OpenNMT Forum

How to show progress status when training new model

opennmt-py

#1

I’m trying to train the wmt16 en_de model and even though the training is working I’m a bit in the dark about how long it’s going to take and where in the process I’m at.

Here’s the command line I’m using:

python train.py -gpu_ranks 1 -gpu_verbose_level 1 -save_checkpoint_steps 5000 -data dataset/wmt_ende/demo -save_model models/demo-model

All I get in the terminal is
[2019-01-24 09:22:14,472 INFO] Loading dataset from dataset/wmt_ende/demo.train.*.pt, number of examples: 818496

Which doesn’t say a lot.

In this thread it shows the step it’s at and between the loading dataset, the TC says they simply used the command provided in the quickstart guide, that’s the first thing I tried but the result was the same.
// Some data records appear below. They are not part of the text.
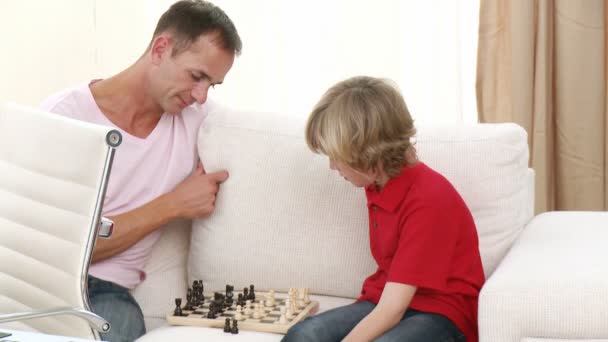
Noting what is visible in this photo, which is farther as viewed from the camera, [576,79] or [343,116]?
[576,79]

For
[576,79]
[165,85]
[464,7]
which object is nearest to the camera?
[165,85]

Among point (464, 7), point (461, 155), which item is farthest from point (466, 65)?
point (461, 155)

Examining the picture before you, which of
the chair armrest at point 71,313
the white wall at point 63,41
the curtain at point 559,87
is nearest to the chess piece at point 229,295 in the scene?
Answer: the chair armrest at point 71,313

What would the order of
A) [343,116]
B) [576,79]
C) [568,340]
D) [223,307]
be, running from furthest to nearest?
[576,79] < [223,307] < [343,116] < [568,340]

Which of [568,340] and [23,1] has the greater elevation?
[23,1]

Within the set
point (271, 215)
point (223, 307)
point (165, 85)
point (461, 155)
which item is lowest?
point (223, 307)

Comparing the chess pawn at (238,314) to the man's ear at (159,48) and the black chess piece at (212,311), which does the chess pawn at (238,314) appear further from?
the man's ear at (159,48)

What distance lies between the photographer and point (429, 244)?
76.0 inches

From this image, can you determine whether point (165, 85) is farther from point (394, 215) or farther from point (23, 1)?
point (23, 1)

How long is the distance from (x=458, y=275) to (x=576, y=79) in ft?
4.92

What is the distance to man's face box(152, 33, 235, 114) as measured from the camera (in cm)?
235

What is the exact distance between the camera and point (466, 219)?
6.61 ft

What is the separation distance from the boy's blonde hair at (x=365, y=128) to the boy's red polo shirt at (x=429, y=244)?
0.06 metres

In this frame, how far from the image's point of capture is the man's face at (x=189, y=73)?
2352 millimetres
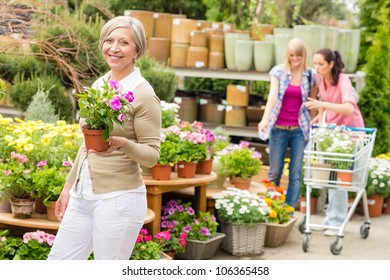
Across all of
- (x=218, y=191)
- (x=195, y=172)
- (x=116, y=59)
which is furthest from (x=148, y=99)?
(x=218, y=191)

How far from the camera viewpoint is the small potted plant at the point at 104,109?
2695 mm

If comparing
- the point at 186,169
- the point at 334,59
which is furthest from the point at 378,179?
the point at 186,169

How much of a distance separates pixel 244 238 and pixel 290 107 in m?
1.23

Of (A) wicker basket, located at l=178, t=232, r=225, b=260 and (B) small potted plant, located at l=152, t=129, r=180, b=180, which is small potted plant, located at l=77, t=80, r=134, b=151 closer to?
(B) small potted plant, located at l=152, t=129, r=180, b=180

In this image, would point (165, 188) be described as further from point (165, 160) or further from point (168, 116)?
point (168, 116)

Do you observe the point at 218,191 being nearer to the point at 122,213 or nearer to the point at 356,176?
the point at 356,176

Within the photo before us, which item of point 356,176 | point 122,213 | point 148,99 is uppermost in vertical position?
point 148,99

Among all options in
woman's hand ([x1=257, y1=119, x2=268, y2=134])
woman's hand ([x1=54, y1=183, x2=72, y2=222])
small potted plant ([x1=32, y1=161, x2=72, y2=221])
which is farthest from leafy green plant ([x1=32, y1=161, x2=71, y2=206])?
woman's hand ([x1=257, y1=119, x2=268, y2=134])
Am I missing something?

Thanks in advance.


(Vladislav) #2

Hi!

I have got the same issue. I want to test that the training loop works fine with a small number of training iterations. I have a lot of training data in a folder, split into 5 shards, and the progress messages are kinda cryptic:

$ export CUDA_VISIBLE_DEVICES=1; python train.py -data data/pt/processed -save_model pt_en_rnn -gpu_ranks 1 -batch_size 8 -valid_steps 1 -train_steps 1 -save_checkpoint_steps 1

After a few seconds it takes to build a model, I see this:

[2019-02-07 19:20:10,964 INFO] Starting training on GPU: [1]
[2019-02-07 19:20:10,964 INFO] Start training loop and validate every 1 steps...
[2019-02-07 19:20:30,794 INFO] Loading dataset from data/pt/processed.train.0.pt, number of examples: 942828
[2019-02-07 19:22:12,576 INFO] Loading dataset from data/pt/processed.train.1.pt, number of examples: 943107
[2019-02-07 19:23:55,421 INFO] Loading dataset from data/pt/processed.train.2.pt, number of examples: 946808
[2019-02-07 19:25:40,983 INFO] Loading dataset from data/pt/processed.train.3.pt, number of examples: 972631
[2019-02-07 19:27:20,390 INFO] Loading dataset from data/pt/processed.train.4.pt, number of examples: 540778
[2019-02-07 19:28:32,295 INFO] Loading dataset from data/pt/processed.train.0.pt, number of examples: 942828

I don’t really understand why it takes so long to take one step with batch size of 8. I used all kinds of batch sizes from 1 to 512 and validation every one, two, five and a hundred iterations, but could not really get it to work.


(Vladislav) #3

My script continued to iterate over shards the whole night when run as above without any validation. But if you also add -world_size=0 to your parameters, it will run normally, so probably that is the solution, @hanavitor.